▶ Source extract
============

In June 2014, New York became the 23rd state with a medical marijuana law. DPA's New York policy office worked with allies across the state to bring the voices of patients, providers and caregivers to the legislature and governor's office. The bill passed and was signed despite significant opposition from leaders in Albany.

2016 – California Sets New Gold Standard for Marijuana Legalization

In the 2016 election, California, Maine, Massachusetts, and Nevada legalized marijuana, while medical marijuana initiatives prevailed in Arkansas, Florida, Montana and North Dakota. DPA was involved in virtually all of these efforts, helping with drafting, funding and advocacy. The most significant of these victories was California’s Proposition 64, which legalizes the adult use of marijuana in the nation’s largest state. It enacts across-the-board retroactive sentencing reform for marijuana offenses, while establishing a comprehensive system to tax and regulate businesses to produce and distribute marijuana in a legal market. Prop. 64 sets a new gold standard for marijuana policy because of its cutting edge provisions to undo the most egregious harms of marijuana prohibition on impacted communities of color and the environment as well as its sensible approaches to public health, youth protection, licensing and revenue allocation. The Drug Policy Alliance and its lobbying arm, Drug Policy Action, played a key leadership role in the California campaign—co-drafting the initiative, coordinating the political mobilization, social media, public relations and more, and raising over $5 million to fund the effort.

============

▶ Dataset content
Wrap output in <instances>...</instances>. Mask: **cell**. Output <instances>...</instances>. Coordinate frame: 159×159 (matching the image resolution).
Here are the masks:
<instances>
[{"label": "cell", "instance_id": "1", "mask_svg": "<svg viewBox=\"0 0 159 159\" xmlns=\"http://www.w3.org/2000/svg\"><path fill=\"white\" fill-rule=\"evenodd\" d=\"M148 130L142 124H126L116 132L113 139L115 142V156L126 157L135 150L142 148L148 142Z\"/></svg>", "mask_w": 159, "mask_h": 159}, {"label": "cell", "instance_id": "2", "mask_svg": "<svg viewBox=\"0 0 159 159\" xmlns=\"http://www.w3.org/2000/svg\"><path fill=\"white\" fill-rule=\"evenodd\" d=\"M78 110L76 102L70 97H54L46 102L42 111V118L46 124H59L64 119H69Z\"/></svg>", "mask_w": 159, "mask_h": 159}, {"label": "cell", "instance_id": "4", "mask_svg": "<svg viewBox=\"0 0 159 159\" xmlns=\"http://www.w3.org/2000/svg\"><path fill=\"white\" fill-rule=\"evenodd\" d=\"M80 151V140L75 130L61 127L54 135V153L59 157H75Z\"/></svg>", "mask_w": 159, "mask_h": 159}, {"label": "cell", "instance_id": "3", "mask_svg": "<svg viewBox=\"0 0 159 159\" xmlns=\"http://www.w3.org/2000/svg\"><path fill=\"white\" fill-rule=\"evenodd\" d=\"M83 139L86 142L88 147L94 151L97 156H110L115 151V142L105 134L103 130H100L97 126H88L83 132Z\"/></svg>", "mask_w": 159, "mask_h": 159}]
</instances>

============

▶ Exercise
Turn the paragraph in the marijuana policy text that begins "In the 2016 election" into a short bulleted list that keeps its main facts. The items are separate material and are not connected to the text.

▶ Task output
- In 2016, California, Maine, Massachusetts and Nevada legalized marijuana. Arkansas, Florida, Montana and North Dakota passed medical marijuana measures.
- DPA took part in almost all of these efforts through drafting, funding and advocacy.
- The biggest win was California's Proposition 64. It legalizes adult use, applies retroactive sentencing reform to marijuana offenses, and sets up a system to tax and regulate marijuana businesses.
- Prop. 64 is called a new gold standard for undoing prohibition's harms to communities of color and the environment, and for its approaches to public health, youth protection, licensing and revenue.
- The Drug Policy Alliance and Drug Policy Action led the campaign. They co-drafted the initiative, coordinated mobilization, social media and public relations, and raised over $5 million.